**** Article

Judge/Executive of Bullitt County
- In office January 3, 1994 – January 4, 1999

Member of the Kentucky House of Representatives from the 49th district
- In office January 1, 1985 – December 31, 1993
- Preceded by: Frank J. Smith
- Succeeded by: Allen Maricle

Personal details
- Born: May 3, 1930 Park Ridge, Illinois, U.S.
- Died: June 15, 2001 (aged 71) Louisville, Kentucky, U.S.
- Resting place: Resthaven Memorial Park in Louisville, Kentucky
- Party: Republican Gubernatorial nominee, 1987
- Spouse: Mary Catherine Wigginton Harper
- Children: I. W. Harper (deceased) Alex Harper David Harper
- Alma mater: Louisville Male High School
- Profession: Engineer; Inventor

Military service
- Branch/service: United States Air Force
- Battles/wars: Korean War

= John Harper (Kentucky politician) =

American politician

John David Harper (May 3, 1930 – June 15, 2001) was a five-term member of the Kentucky House of Representatives from Bullitt County and the 1987 Republican nominee for governor of Kentucky. Harper agreed to run for governor after the expected choice of party leaders, Lexington attorney Larry Forgy, surprisingly dropped out of the race because of fundraising problems. Harper lost to Democrat Wallace G. Wilkinson in a record landslide. Wilkinson carried 115 of Kentucky's 120 counties and won 504,367 votes (64.9 percent) to Harper's 273,035 (35.1 percent). Of the five counties Harper carried, one was his home county of Bullitt, and another was Wilkinson's county of residence, Fayette.

********
**** Dataset content

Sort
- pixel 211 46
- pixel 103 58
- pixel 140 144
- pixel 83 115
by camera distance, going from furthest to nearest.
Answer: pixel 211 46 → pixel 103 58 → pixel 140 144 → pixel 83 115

********

* **What you need to do**
a) Condense the paragraph of the John Harper article beginning "John David Harper (May 3, 1930" into a shorter version that keeps its main facts.
b) Reproduce the stretch of the John Harper article from "Judge/Executive of Bullitt" through "Louisville, Kentucky, U.S.".
Rely solely on the John Harper article in responding.

* **Outputs in order**
a) John David Harper (1930–2001) served five terms in the Kentucky House of Representatives from Bullitt County and was the 1987 Republican nominee for governor. He ran after the expected candidate, Lexington attorney Larry Forgy, withdrew over fundraising problems. Harper lost to Democrat Wallace G. Wilkinson in a record landslide, receiving 273,035 votes (35.1 percent) to Wilkinson's 504,367 (64.9 percent). Harper carried only five of Kentucky's 120 counties, among them his home county of Bullitt and Wilkinson's home county of Fayette.

b)
Judge/Executive of Bullitt County
- In office January 3, 1994 – January 4, 1999

Member of the Kentucky House of Representatives from the 49th district
- In office January 1, 1985 – December 31, 1993
- Preceded by: Frank J. Smith
- Succeeded by: Allen Maricle

Personal details
- Born: May 3, 1930 Park Ridge, Illinois, U.S.
- Died: June 15, 2001 (aged 71) Louisville, Kentucky, U.S.